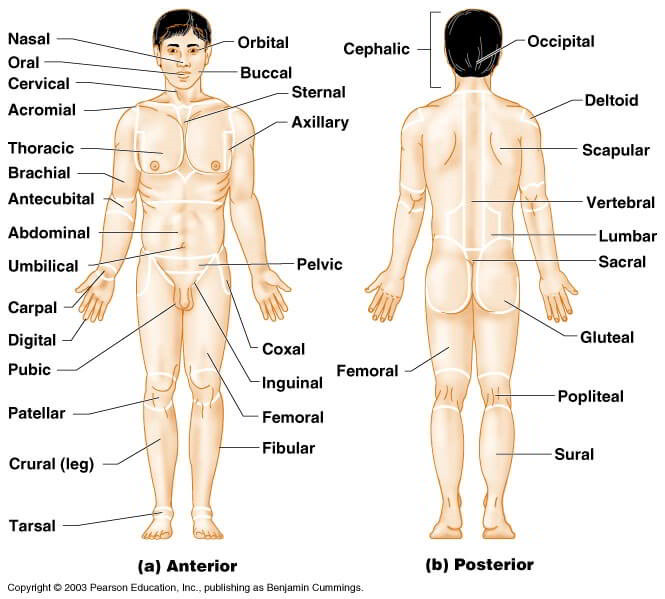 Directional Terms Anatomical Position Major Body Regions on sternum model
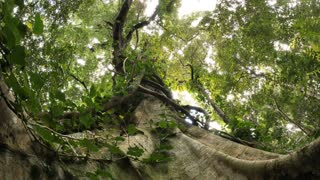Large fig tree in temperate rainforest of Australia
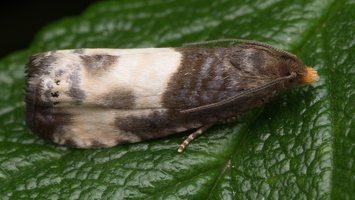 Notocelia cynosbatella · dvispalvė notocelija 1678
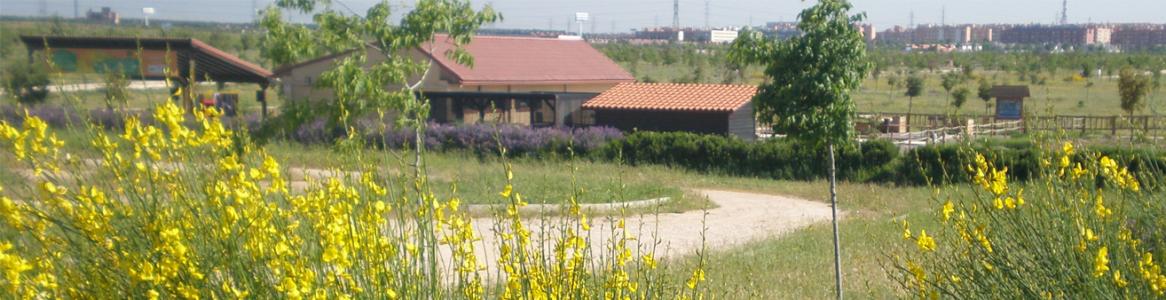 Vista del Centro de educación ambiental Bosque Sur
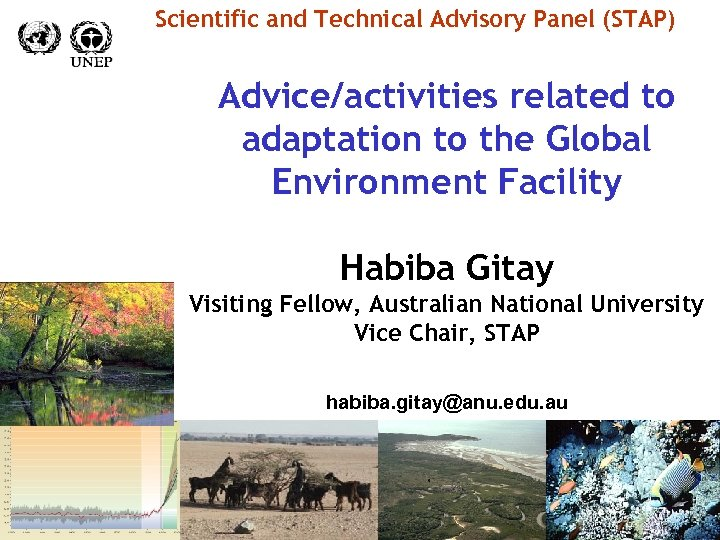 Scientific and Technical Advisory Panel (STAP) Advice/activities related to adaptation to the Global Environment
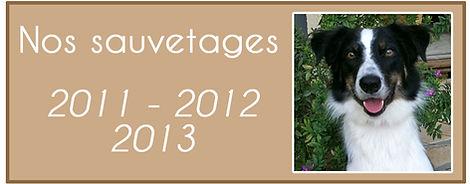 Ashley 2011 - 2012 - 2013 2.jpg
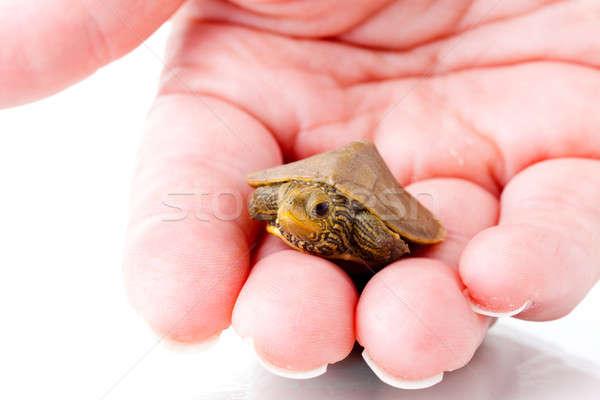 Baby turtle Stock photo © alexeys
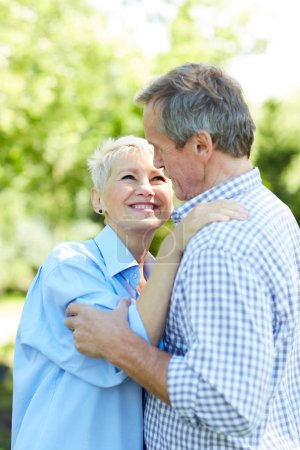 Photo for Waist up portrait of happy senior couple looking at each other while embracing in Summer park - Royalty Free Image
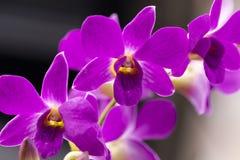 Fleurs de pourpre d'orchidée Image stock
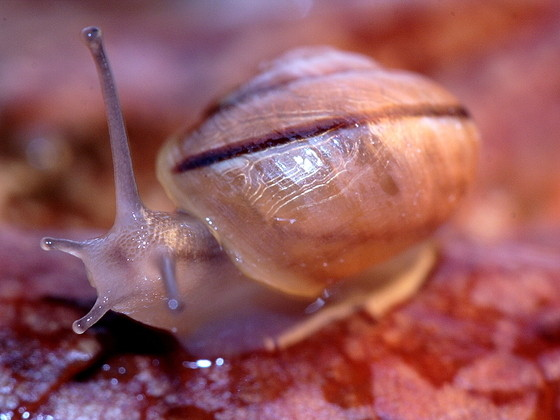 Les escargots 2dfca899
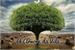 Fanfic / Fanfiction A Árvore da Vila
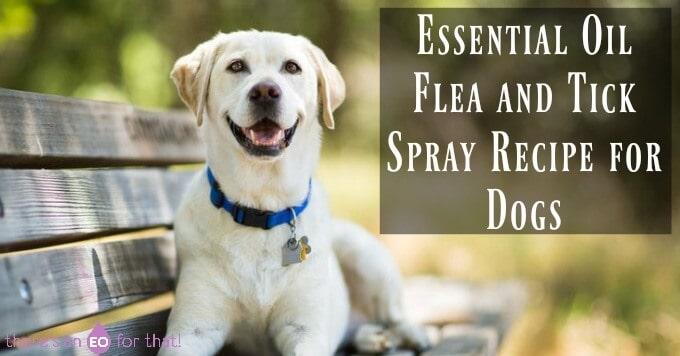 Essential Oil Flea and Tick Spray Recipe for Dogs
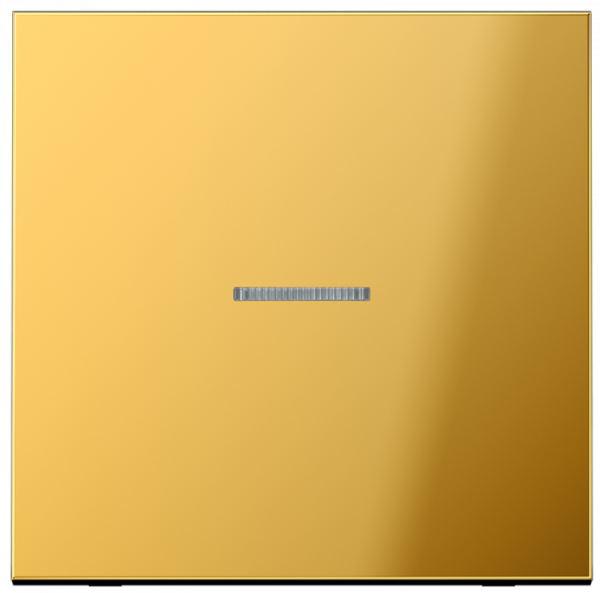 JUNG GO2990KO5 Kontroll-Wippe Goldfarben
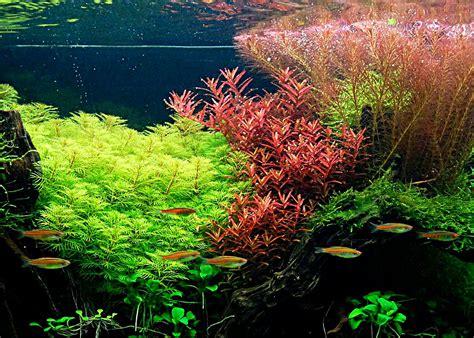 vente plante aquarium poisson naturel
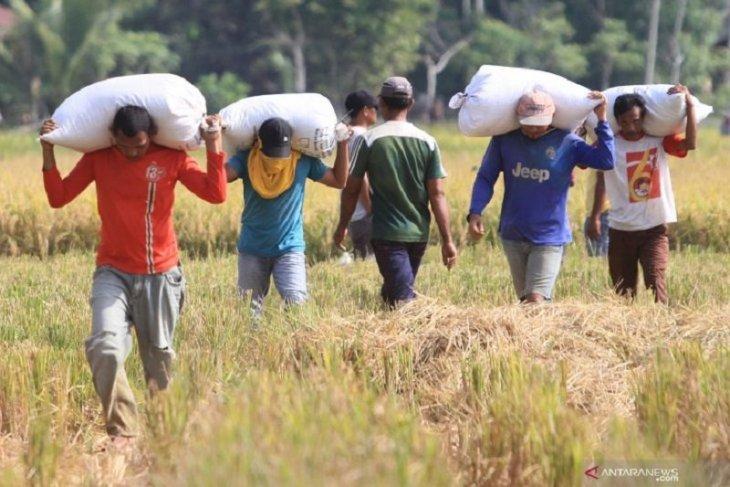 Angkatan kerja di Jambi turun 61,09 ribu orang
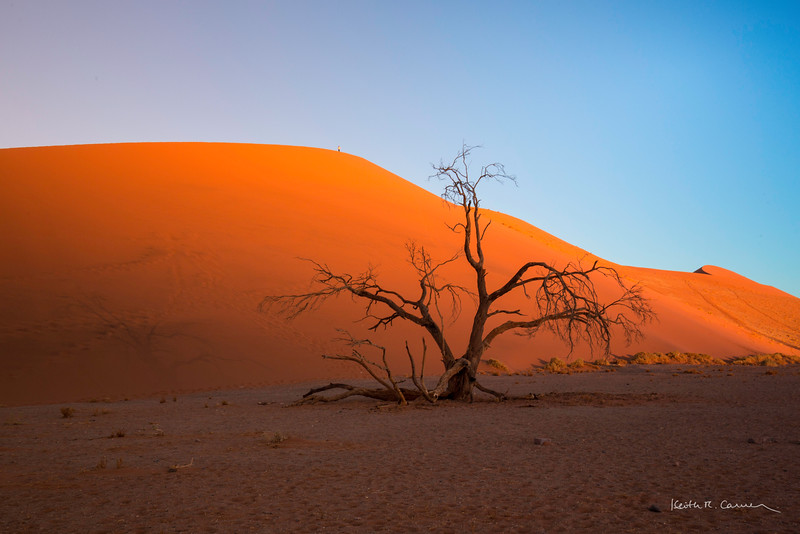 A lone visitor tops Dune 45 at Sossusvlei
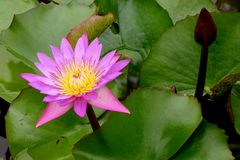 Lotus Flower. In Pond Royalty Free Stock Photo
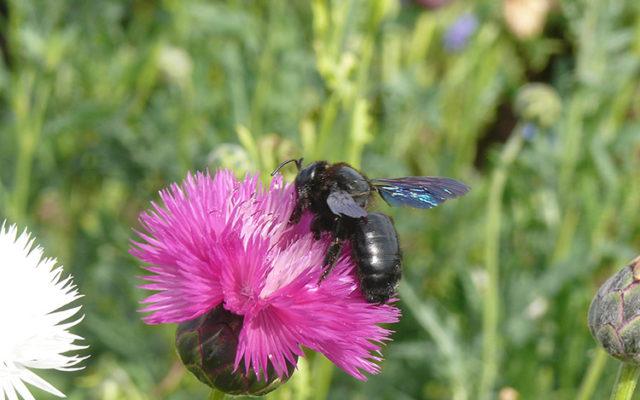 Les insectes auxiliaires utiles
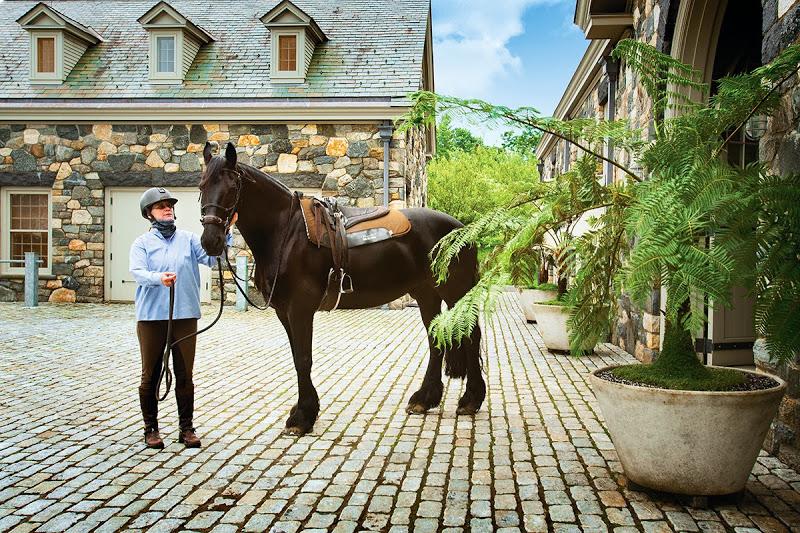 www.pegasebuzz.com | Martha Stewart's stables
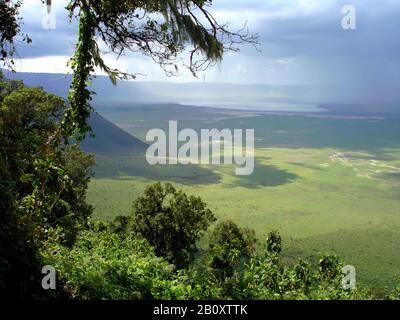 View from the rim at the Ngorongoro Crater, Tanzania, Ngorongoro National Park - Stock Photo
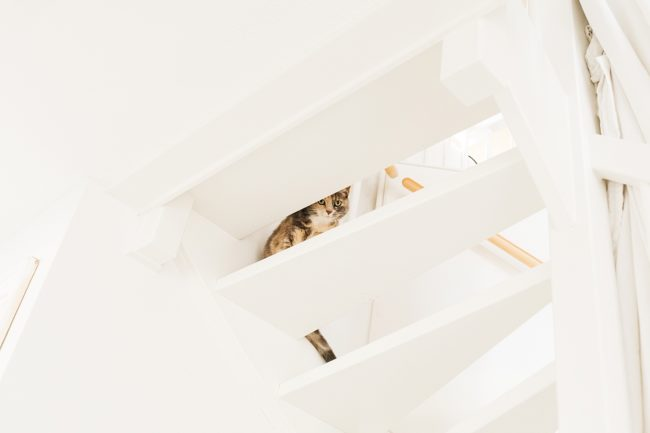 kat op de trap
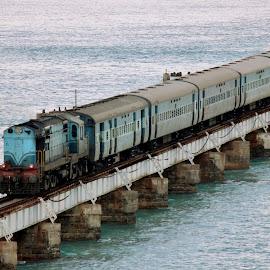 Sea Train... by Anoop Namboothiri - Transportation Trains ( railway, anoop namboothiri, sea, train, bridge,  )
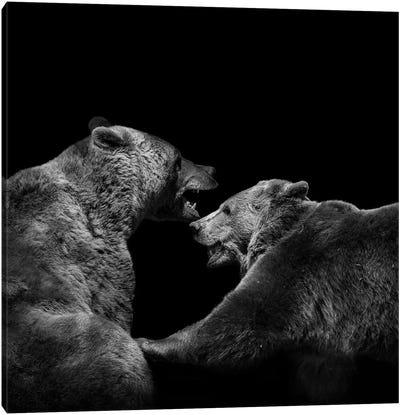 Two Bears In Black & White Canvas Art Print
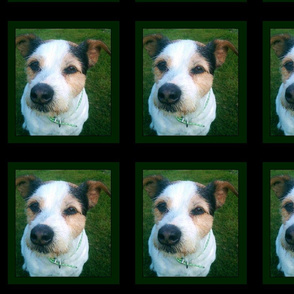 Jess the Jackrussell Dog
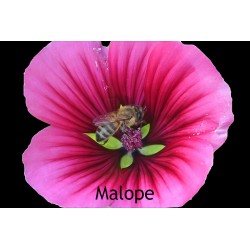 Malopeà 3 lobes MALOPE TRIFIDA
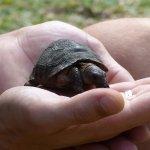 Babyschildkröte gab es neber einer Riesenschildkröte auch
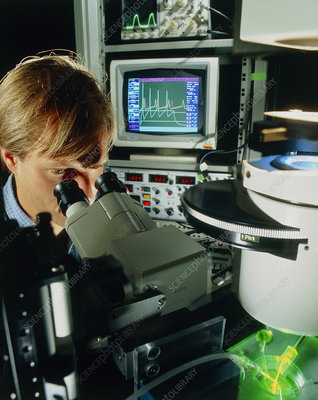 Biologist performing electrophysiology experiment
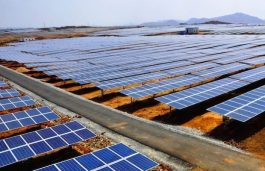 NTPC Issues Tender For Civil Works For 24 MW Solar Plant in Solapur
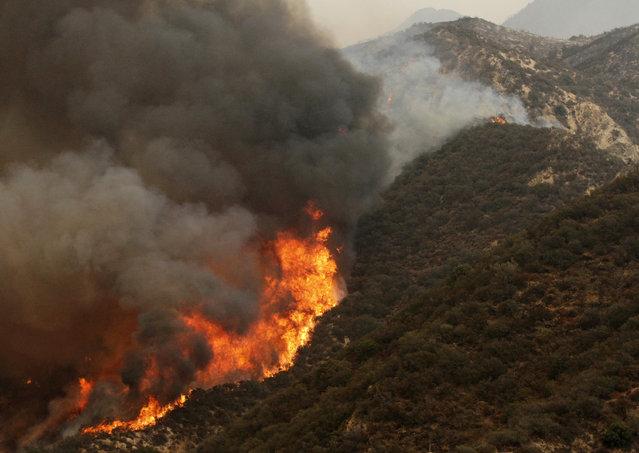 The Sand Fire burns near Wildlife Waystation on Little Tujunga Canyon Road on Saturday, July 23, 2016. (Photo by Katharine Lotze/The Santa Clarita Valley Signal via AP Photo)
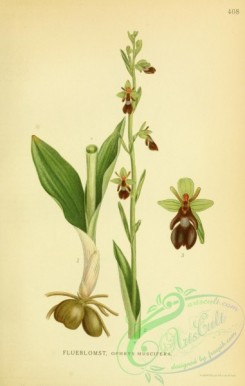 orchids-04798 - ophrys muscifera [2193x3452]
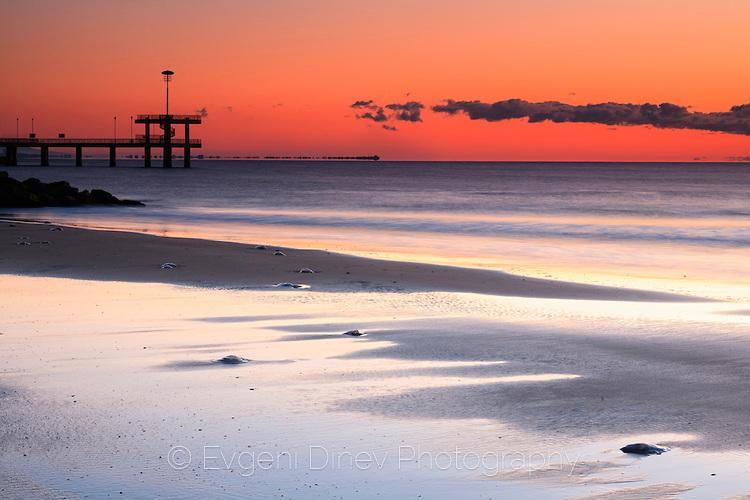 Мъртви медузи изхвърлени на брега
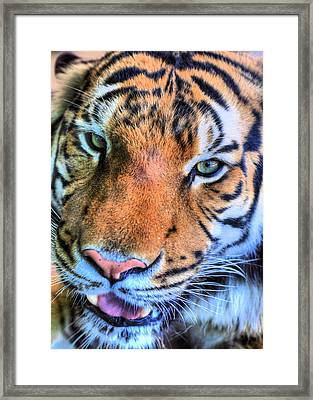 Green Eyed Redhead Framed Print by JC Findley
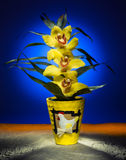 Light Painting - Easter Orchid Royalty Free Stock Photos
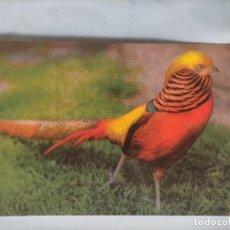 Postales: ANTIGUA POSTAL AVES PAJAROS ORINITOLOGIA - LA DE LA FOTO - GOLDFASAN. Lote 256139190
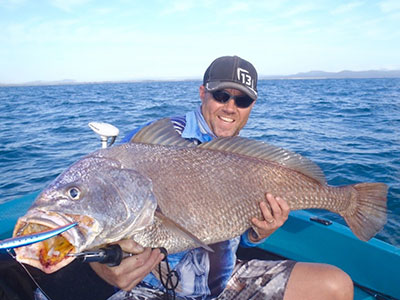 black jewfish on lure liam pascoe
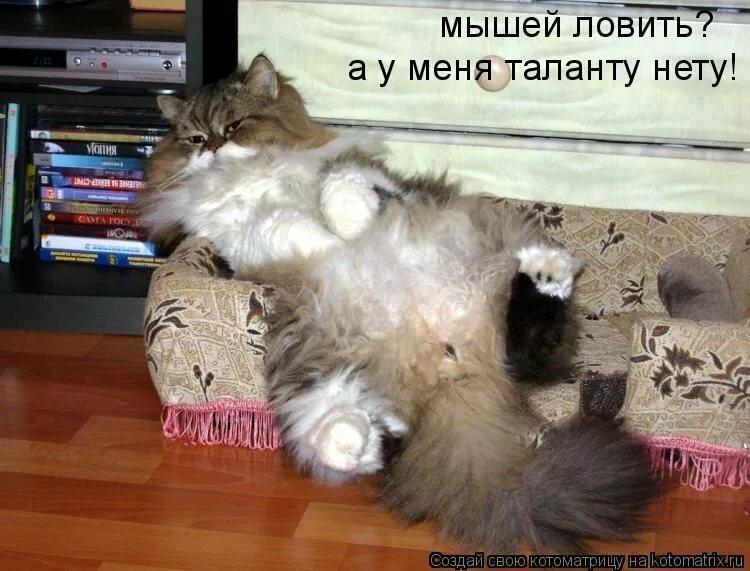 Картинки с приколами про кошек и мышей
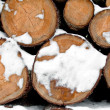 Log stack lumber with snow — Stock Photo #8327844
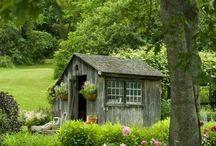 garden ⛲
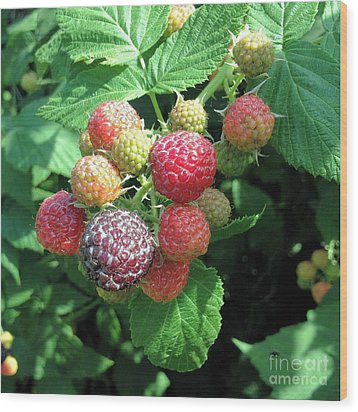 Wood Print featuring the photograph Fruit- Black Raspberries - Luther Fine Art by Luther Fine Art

■ ■ ■

= What is required =
Repeat each entry exactly. Pictures do not belong in the copy.

= Exercise output =
 Directional Terms Anatomical Position Major Body Regions on sternum model
Large fig tree in temperate rainforest of Australia
 Notocelia cynosbatella · dvispalvė notocelija 1678
 Vista del Centro de educación ambiental Bosque Sur
 Scientific and Technical Advisory Panel (STAP) Advice/activities related to adaptation to the Global Environment
 Ashley 2011 - 2012 - 2013 2.jpg
 Baby turtle Stock photo © alexeys
 Photo for Waist up portrait of happy senior couple looking at each other while embracing in Summer park - Royalty Free Image
 Fleurs de pourpre d'orchidée Image stock
 Les escargots 2dfca899
 Fanfic / Fanfiction A Árvore da Vila
 Essential Oil Flea and Tick Spray Recipe for Dogs
 JUNG GO2990KO5 Kontroll-Wippe Goldfarben
 vente plante aquarium poisson naturel
 Angkatan kerja di Jambi turun 61,09 ribu orang
 A lone visitor tops Dune 45 at Sossusvlei
 Lotus Flower. In Pond Royalty Free Stock Photo
 Les insectes auxiliaires utiles
 www.pegasebuzz.com | Martha Stewart's stables
 View from the rim at the Ngorongoro Crater, Tanzania, Ngorongoro National Park - Stock Photo
 kat op de trap
 Sea Train... by Anoop Namboothiri - Transportation Trains ( railway, anoop namboothiri, sea, train, bridge,  )
 Two Bears In Black & White Canvas Art Print
 Jess the Jackrussell Dog
 Malopeà 3 lobes MALOPE TRIFIDA
 Babyschildkröte gab es neber einer Riesenschildkröte auch
 Biologist performing electrophysiology experiment
 NTPC Issues Tender For Civil Works For 24 MW Solar Plant in Solapur
 The Sand Fire burns near Wildlife Waystation on Little Tujunga Canyon Road on Saturday, July 23, 2016. (Photo by Katharine Lotze/The Santa Clarita Valley Signal via AP Photo)
 orchids-04798 - ophrys muscifera [2193x3452]
 Мъртви медузи изхвърлени на брега
 Green Eyed Redhead Framed Print by JC Findley
 Light Painting - Easter Orchid Royalty Free Stock Photos
 Postales: ANTIGUA POSTAL AVES PAJAROS ORINITOLOGIA - LA DE LA FOTO - GOLDFASAN. Lote 256139190
 black jewfish on lure liam pascoe
 Картинки с приколами про кошек и мышей
 Log stack lumber with snow — Stock Photo #8327844
 garden ⛲
 Wood Print featuring the photograph Fruit- Black Raspberries - Luther Fine Art by Luther Fine Art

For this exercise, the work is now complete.